Each facility houses a unique collection. Holdings range from some of the most well-known icons of American culture to contemporary crafts, African and Asian art and more. Several gardens are also located near the buildings and are open seasonally for tours.

Winter is an ideal time to visit the Smithsonian and discover some of its hidden gems. The heaviest visitor traffic is from April through Labor Day, so you may well have some of the museums to yourself if you go soon. To help you plan your visit, here's an overview of the main facilities.

Unless otherwise noted, the Washington museums and galleries are open daily 10 a.m.-5:30 p.m. except Dec. 25 and are free. (Several of the sites are closed temporarily for renovations.) You can contact the Smithsonian at 202-357-2700 (voice) or 202-357-1729 (TTY).

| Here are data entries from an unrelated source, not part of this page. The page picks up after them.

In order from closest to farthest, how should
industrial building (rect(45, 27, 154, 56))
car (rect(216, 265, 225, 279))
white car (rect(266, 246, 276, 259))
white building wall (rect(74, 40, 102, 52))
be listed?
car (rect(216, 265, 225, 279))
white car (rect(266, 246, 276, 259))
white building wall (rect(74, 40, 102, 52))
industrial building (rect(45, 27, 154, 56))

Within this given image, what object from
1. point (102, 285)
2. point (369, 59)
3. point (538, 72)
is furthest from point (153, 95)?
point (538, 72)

For recorded information, call Dial-A-Museum at 202-357-2020 (English) or 202-633-9126 (Spanish). You can also visit the Smithsonian on the Web at www.si.edu.

Smithsonian Institution Building: Known as "the Castle," this building on the Mall houses the Smithsonian Information Center, two orientation theaters and administrative offices. It's an ideal place to start your visit. 1000 Jefferson Drive S.W.

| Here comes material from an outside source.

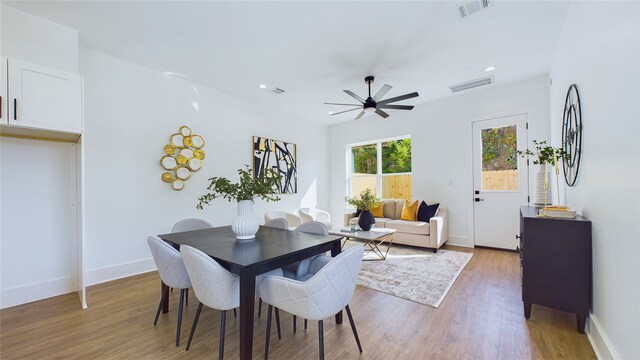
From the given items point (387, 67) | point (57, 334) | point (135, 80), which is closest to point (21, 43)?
point (135, 80)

Anacostia Museum and Center for African American History and Culture: The Anacostia Museum is a national resource devoted to increasing public understanding and knowledge of the African-American experience. The facility is closed for renovations (till spring 2001), but exhibits are being mounted in the Arts and Industries Building on the Mall. Through June 30, there is an exhibit of the works of noted African-American photographers, "Reflections in Black: A History of Black Photographers, 1840-1999." Call 202-287-2061 for recorded information on exhibitions. 1901 Fort Place S.E.

Arthur M. Sackler Gallery: Focusing on Asian art, the Sackler Gallery features selections from its permanent collection and changing exhibits highlighting varied artistic traditions. Among the holdings are artworks from China, South and Southeast Asia, the Islamic world, Korea, Tibet and Japan. Opening April 30 is "Music in the Age of Confucius," an exhibit of 2,500-year-old instruments from the world's oldest musical ensemble. The collection is on view for the first time outside the People's Republic of China. 1050 Independence Ave. S.W.

Arts and Industries Building: This facility houses a permanent exhibit of materials acquired from the 1876 Philadelphia Centennial Exhibition, including fire engines and carriages, and also features changing exhibits from other Smithsonian facilities. Its Discovery Theater stages performances for children in the summer months. The Anacostia Museum's exhibit, "Reflections in Black: A History of Black Photographers, 1840-1999," is on view through June 30. In addition, through March 26, there is "The Artistry of Orchids," a magnificent display of orchids, co-sponsored by the institution's Horticultural Services Division and the U.S. Botanic Gardens. 900 Jefferson Drive S.W.